Paylaş
Kim bilir bu kaçıncı ‘Mumya’ ama yapacak bir şey yok. Onlar da haklı, binlerce yıl yat yat, canları sıkılıyor ve fırsatı buldukça ilk hamlede aramıza karışarak eski ‘vesayet’ dönemlerini (!) inşa etmeye çalışıyorlar. 2017 model ‘Mumya’ (‘The Mummy’), farklı olarak geçmiş zamandan firavun değil Mısır hanedanından iktidar coşkusu ve hırsı yüksek bir prenses (yani bildiğim kadarıyla anaakım sinemadaki ilk ‘Kadın mumya’ var karşımızda) yolluyor.
MUMYA
Yönetmen: Alex Kurtzman
Oyuncular: Tom Cruise, Sofia Boutella, Annabelle Wallis, Russell Crowe, Jake Johnson, Marwan Kenzari
ABD yapımı
Malum ‘Mumya’, sinemanın ilk çağlarından beri korku ve gerilim türü adına sahaya sürülen bir figür. 1932 tarihli, Boris Karloff’u başrolünde izlediğimiz film (yönetmen Karl Freund’du) çıkış noktası olarak ele alındığında aradan geçen süre zarfında çok sayıda yapım izledik.
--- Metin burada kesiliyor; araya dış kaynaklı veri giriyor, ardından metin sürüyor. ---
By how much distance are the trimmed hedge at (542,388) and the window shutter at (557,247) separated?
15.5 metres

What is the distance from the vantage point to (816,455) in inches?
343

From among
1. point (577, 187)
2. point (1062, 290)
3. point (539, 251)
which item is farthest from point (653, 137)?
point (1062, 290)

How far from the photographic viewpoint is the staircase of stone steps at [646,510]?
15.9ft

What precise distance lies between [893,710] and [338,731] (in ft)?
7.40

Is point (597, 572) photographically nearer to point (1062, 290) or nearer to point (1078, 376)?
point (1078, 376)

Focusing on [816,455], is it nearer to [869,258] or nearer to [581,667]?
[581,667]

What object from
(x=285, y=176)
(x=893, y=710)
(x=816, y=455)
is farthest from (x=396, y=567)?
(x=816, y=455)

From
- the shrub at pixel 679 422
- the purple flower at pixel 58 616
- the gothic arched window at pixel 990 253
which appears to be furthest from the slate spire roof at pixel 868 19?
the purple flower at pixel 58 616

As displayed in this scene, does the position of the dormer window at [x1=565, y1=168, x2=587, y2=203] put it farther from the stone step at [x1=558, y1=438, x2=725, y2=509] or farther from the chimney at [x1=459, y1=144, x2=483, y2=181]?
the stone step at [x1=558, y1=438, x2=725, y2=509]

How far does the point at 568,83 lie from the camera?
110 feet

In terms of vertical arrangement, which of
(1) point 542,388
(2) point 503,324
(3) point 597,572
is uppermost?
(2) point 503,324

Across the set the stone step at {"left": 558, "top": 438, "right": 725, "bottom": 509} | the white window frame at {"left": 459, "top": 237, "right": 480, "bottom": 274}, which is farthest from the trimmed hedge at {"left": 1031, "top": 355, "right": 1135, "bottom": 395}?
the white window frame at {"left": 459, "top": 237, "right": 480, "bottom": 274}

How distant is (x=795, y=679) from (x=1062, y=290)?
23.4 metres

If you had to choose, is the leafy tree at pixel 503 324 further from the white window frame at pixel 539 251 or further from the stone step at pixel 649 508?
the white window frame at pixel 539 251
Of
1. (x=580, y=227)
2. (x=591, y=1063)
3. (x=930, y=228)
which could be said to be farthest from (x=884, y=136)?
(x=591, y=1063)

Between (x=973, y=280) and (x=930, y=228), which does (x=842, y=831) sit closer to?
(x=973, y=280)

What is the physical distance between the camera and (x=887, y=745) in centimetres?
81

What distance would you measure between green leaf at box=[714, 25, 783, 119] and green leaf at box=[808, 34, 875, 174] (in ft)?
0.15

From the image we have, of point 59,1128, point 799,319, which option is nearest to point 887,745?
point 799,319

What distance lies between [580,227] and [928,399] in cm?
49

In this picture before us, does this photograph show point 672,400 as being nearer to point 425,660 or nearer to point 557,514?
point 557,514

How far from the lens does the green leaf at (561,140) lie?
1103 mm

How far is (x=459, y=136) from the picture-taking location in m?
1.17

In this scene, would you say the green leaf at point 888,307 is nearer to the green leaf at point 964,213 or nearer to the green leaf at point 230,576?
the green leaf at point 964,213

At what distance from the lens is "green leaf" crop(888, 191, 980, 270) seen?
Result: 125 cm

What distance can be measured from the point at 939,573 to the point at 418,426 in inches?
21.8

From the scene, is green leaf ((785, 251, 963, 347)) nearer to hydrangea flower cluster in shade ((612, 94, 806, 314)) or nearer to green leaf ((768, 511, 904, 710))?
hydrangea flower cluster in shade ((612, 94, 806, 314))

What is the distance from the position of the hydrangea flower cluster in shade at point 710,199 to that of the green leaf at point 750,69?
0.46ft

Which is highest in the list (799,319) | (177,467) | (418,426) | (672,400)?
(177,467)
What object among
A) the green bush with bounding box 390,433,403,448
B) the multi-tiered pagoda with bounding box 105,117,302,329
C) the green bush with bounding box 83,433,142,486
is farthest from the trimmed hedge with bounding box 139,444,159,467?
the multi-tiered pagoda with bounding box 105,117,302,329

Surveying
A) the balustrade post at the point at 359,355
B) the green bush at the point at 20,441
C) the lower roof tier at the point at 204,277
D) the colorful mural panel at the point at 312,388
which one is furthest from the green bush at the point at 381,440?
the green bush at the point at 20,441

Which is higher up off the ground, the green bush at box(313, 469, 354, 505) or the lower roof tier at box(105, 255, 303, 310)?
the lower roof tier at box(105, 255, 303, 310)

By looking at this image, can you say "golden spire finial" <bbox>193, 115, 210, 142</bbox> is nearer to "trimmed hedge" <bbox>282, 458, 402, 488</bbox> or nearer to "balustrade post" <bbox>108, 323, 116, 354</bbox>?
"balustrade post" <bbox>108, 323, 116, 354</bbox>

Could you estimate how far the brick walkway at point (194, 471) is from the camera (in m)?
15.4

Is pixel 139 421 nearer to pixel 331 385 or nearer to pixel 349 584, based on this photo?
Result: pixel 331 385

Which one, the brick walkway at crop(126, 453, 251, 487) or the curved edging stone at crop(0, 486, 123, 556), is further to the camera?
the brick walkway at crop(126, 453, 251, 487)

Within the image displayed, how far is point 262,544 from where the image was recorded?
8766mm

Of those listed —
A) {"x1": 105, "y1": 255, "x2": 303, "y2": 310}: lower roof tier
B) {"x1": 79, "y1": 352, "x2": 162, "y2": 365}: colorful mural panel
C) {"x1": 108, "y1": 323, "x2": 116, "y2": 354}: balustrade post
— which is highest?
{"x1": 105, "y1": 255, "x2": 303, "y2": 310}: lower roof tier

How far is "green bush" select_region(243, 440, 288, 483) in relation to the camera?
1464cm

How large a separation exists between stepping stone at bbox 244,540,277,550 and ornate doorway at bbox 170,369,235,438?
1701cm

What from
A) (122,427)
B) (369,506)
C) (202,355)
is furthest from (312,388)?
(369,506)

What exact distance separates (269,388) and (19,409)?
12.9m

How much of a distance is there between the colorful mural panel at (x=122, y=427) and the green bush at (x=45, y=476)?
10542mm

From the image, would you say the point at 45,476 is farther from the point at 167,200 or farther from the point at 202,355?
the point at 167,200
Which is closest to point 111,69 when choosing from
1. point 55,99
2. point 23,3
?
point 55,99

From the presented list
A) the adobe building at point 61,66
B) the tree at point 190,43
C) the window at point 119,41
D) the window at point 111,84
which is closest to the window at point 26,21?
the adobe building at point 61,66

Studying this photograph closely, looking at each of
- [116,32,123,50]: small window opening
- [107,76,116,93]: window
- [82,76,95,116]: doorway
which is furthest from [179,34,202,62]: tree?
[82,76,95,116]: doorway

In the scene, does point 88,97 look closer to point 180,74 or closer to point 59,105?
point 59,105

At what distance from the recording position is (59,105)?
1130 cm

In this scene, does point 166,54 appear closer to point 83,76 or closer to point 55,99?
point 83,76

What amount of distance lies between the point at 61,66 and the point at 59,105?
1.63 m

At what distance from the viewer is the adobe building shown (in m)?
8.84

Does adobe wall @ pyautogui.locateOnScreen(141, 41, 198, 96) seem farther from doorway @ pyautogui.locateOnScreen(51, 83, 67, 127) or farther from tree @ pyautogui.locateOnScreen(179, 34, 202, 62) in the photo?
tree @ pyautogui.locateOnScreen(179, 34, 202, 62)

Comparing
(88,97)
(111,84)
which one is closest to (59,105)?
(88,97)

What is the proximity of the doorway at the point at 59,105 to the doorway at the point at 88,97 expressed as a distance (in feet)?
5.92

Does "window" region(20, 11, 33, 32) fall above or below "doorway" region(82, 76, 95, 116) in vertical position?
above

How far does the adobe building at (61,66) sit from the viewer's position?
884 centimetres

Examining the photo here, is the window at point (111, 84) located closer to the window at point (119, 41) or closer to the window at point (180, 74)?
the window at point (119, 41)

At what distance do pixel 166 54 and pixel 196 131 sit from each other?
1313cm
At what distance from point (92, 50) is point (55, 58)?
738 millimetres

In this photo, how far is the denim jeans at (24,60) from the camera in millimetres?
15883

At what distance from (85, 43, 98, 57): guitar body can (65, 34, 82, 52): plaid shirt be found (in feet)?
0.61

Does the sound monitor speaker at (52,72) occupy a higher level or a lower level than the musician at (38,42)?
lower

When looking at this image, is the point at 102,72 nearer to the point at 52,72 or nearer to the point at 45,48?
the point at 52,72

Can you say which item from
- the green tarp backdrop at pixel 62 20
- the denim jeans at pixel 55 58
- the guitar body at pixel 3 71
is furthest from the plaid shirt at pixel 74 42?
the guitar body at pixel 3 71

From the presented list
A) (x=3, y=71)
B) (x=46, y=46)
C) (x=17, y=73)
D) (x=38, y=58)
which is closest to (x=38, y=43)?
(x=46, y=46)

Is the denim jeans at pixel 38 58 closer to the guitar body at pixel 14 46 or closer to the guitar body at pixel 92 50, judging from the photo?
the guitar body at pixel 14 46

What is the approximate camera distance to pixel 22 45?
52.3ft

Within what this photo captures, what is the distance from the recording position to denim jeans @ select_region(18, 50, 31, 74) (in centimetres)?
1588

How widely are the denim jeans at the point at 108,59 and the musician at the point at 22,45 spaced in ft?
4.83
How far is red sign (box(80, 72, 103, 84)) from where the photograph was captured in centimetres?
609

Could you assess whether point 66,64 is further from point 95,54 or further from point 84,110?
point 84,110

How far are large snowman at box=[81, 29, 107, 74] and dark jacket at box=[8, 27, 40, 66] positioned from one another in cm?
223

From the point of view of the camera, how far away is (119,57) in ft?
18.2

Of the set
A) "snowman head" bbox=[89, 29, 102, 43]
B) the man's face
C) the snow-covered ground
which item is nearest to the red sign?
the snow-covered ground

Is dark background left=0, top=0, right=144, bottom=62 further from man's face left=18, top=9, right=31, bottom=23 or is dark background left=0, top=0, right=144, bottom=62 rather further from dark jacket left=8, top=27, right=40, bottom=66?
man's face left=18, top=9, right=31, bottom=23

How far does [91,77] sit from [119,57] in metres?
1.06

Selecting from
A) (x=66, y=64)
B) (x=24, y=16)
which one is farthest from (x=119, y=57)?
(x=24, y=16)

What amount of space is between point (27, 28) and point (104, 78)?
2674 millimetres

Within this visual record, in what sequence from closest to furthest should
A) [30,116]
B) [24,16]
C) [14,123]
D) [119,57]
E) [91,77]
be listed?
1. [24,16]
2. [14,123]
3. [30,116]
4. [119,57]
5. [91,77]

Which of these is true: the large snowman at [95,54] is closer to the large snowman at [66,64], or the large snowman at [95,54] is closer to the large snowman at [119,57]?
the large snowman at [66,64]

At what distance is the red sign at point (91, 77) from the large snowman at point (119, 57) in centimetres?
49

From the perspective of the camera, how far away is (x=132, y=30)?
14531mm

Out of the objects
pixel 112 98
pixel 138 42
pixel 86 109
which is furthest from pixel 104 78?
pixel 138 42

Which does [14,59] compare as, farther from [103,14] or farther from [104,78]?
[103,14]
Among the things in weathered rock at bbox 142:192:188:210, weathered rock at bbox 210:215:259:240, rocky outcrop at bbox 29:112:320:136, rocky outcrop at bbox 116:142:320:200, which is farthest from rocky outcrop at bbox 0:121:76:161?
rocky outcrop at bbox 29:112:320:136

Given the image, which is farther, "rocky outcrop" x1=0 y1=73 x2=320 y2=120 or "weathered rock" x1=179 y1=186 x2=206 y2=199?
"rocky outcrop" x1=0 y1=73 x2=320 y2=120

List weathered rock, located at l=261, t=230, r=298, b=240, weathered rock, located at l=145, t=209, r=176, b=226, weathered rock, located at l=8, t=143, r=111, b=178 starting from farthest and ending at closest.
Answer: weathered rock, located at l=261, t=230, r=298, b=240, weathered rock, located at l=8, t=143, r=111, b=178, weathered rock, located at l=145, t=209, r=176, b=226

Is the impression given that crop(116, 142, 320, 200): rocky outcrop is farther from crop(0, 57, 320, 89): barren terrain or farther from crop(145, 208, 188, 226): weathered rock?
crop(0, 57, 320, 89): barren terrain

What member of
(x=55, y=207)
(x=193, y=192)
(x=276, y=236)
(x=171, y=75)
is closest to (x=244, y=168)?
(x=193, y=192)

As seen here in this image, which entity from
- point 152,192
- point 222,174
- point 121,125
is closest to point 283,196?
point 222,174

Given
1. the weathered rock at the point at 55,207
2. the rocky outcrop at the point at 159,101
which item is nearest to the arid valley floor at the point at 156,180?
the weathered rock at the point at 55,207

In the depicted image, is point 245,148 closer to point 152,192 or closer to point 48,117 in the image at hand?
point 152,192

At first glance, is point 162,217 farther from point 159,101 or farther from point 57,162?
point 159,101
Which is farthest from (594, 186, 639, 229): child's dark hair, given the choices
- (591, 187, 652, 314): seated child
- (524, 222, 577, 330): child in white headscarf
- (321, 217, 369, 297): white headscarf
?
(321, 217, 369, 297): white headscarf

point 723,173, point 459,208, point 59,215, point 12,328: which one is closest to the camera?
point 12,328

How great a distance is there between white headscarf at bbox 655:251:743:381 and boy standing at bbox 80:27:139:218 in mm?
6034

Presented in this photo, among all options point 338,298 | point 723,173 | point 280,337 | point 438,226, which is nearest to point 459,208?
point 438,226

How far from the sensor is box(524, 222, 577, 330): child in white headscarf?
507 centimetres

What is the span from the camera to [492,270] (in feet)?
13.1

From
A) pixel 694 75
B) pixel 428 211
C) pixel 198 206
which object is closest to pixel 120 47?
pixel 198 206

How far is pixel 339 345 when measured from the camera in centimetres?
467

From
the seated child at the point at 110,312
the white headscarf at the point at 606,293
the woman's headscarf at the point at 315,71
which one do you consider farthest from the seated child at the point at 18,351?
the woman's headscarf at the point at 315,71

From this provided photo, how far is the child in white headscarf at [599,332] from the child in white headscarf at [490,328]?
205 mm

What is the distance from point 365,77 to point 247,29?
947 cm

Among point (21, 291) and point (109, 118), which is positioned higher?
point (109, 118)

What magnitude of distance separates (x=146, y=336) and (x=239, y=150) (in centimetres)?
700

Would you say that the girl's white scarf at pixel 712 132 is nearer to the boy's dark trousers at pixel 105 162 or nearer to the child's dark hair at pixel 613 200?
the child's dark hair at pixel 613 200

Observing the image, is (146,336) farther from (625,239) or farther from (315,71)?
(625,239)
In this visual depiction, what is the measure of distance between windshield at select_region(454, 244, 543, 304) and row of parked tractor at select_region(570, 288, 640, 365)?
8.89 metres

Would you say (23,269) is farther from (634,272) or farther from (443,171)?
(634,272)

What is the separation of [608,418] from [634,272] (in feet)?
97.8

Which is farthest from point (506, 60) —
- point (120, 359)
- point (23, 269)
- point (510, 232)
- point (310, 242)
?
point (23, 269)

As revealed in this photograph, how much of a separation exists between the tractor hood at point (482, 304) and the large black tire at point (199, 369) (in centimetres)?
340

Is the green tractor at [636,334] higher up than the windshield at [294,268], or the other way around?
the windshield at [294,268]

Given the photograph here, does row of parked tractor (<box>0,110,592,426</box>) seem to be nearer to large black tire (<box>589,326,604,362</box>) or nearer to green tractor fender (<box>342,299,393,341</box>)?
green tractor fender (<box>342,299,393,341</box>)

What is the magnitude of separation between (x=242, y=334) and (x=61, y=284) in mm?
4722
Efsane en son 1999’da, ilk adımı atılan yeni bir seriyle aramıza dönmüştü. Sonrasında Stephen Sommers imzalı bu yapımı 2001’de devamı niteliğindeki ‘The Mummy Returns’ (yine Sommers yönetmişti) izledi ve nihayetinde 2008’deki ‘Mumya: Ejder İmparatoru’nun Mezarı’yla (bu kez kamera arkasında Rob Cohen vardı) nokta konuldu. Şimdiki zamanın ‘Mumya’sında ise yönetmenliği Alex Kurtzman üstlenmiş.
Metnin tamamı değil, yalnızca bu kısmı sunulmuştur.